18 Nov 2021 7:13am, by
debugging
This is part 5 of a series entitled Living with Kubernetes:
1. API Lifecycles and You
2. Cluster Upgrades
3. Multicluster Management
4. Debug Clusters in 8 Commands

Justin Garrison
Justin is a senior developer advocate at Amazon Web Services (AWS).

In my previous article, I showed you how to debug a Kubernetes cluster in eight commands. Now we need to look at what happens when your workloads are not working as you might expect.

It doesn’t matter if you get the dreaded CrashLoopBack or other failures. The commands here will help you narrow down workload problems, so you can fix them. We’ll stick with commands that should work in any cluster, no matter where you run it. We also won’t assume you have centralized metrics or logging outside of installing a metrics server.

Most of the commands will use kubectl commands or plugins which you can install via krew. If you don’t want to use the plugins, you can usually get the same information from kubectl, but the plugins will format the data to make it easier to debug.

We will make the assumption that your code works, and you know which application is broken and where it’s running. Kubernetes can’t fix broken code. But if your container won’t start or the application gets intermittent errors, here’s where you can start. We’ll skip specifics — such as finding which cluster, region or namespace the application is running, or which version is current — because those will be unique to your environment.

There are different types of workload errors, so we’ll break it down into three stages of troubleshooting:

  • Workloads won’t run
  • Cannot access workloads
  • Debug specific pods

The example commands and screenshots use a dummy workload called “spider,” so any time you see spider*, $LABEL or $POD in a command, you should replace it with your workload name.

Workloads Won’t Run

This first category of errors applies to all workloads in a cluster. It doesn’t matter if it is a deployment, DaemonSet or cron job. In each case, the thing that runs on your nodes is a group of containers known as a pod. Pods are the smallest unit of work in Kubernetes, so it’s not surprising we need to look at pods to fix application issues.
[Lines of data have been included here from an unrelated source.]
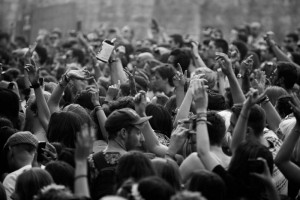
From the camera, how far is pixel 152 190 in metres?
6.42

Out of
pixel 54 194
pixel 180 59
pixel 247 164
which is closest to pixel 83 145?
pixel 54 194

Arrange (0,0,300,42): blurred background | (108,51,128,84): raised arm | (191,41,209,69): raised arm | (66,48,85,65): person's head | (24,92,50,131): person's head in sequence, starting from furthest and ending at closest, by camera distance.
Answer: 1. (0,0,300,42): blurred background
2. (66,48,85,65): person's head
3. (191,41,209,69): raised arm
4. (108,51,128,84): raised arm
5. (24,92,50,131): person's head

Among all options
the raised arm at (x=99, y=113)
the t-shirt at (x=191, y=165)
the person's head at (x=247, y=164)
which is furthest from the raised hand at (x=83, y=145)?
the raised arm at (x=99, y=113)

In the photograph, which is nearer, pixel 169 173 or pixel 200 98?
pixel 169 173

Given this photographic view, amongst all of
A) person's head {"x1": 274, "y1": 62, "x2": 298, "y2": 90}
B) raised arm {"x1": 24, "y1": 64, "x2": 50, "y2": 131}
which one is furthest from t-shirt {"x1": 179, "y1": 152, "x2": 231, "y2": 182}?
person's head {"x1": 274, "y1": 62, "x2": 298, "y2": 90}

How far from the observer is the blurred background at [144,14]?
83.8 ft

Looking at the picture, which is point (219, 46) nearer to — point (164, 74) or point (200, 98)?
point (164, 74)

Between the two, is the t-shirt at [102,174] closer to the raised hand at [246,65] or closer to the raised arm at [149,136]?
the raised arm at [149,136]

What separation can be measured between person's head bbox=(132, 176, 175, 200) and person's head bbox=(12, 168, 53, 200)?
2.79 ft

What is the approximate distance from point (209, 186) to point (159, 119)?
2639 mm

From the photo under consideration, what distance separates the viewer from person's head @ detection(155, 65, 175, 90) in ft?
40.0

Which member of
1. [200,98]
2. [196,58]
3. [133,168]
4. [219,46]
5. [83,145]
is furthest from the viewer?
[219,46]

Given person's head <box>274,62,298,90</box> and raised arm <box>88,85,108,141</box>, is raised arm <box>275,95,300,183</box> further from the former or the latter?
person's head <box>274,62,298,90</box>

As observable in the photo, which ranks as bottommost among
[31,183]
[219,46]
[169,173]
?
[219,46]
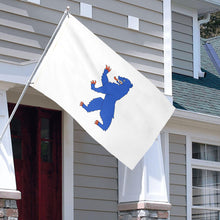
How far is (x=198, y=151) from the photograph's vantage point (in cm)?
1210

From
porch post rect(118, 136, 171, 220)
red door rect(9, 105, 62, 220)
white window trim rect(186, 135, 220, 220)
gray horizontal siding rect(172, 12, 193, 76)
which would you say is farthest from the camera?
gray horizontal siding rect(172, 12, 193, 76)

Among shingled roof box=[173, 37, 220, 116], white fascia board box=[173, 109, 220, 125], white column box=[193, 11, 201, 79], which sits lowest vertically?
white fascia board box=[173, 109, 220, 125]

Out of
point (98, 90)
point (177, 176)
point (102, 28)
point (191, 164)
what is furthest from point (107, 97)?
point (191, 164)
Just like with cluster troubleshooting, you should start with a breadth-first approach and narrow in on specific problems. The application probably isn’t failing everywhere, so we should first look at where it is failing, what has changed, and what is different.

The example commands we’ll use will only look at the default namespaces, but you should add -n $NAMESPACE for your particular workloads. The ultimate goal of all of these commands is to get you to the log line or error message that says why something didn’t run. That could be from your infrastructure provider, a Kubernetes controller or your application.

1. kubectl get events –field-selector type=Warning –all-namespaces

kubectl get events

First we should start as broad as possible in the cluster. Depending on how large and how many workloads are in your cluster, this command might have a lot of output. In smaller clusters, it could have just enough to point out some obvious problems for why a workload isn’t working.

You will likely see errors with controllers and Kubernetes components in this command, which might show you why or where something failed. In our example screenshot, you can see that there are warnings because we couldn’t allocate an IP address to the pods. We would probably see these same errors in the kubelet logs, but looking at all warnings in a cluster will show us how errors might cascade into different controllers.

2. kubectl get nodes -o wide –label-columns topology.kubernetes.io/zone

kubectl get nodes

This output is fairly common for any debugging process. You should be able to quickly identify any nodes that are not in a “ready“ state or that might have different versions of the kubelet or a different container runtime. By adding the topology zone output, you can also see if any of your node problems are related to a specific zone, which might be having other problems such as a network partition or a dependent service is unavailable.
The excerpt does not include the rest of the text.